Data for this exercise:

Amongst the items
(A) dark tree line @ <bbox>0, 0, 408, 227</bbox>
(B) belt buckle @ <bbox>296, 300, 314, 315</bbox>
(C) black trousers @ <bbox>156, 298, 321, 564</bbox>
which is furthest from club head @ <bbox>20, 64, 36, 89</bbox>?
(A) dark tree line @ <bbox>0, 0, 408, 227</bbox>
* * *
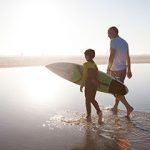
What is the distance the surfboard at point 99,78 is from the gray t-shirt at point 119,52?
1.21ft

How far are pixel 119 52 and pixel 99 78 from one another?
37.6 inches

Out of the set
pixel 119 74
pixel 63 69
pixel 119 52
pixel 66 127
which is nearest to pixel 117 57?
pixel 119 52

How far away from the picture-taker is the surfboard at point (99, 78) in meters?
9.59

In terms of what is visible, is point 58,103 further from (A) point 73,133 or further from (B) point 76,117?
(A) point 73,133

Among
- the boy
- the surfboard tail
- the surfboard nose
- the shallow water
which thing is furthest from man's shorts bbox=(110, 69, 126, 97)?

Exercise description:
Return each line of the listing above that contains the string "from". Treat uppercase and lowercase as different.

Task answer:
which is furthest from club head @ <bbox>20, 64, 36, 89</bbox>?
What is the distance the surfboard at point 99,78 is from the gray t-shirt at point 119,52?
How far are pixel 119 52 and pixel 99 78 from one another?
How far away from the picture-taker is the surfboard at point (99, 78) in meters?
In terms of what is visible, is point 58,103 further from (A) point 73,133 or further from (B) point 76,117?
which thing is furthest from man's shorts bbox=(110, 69, 126, 97)?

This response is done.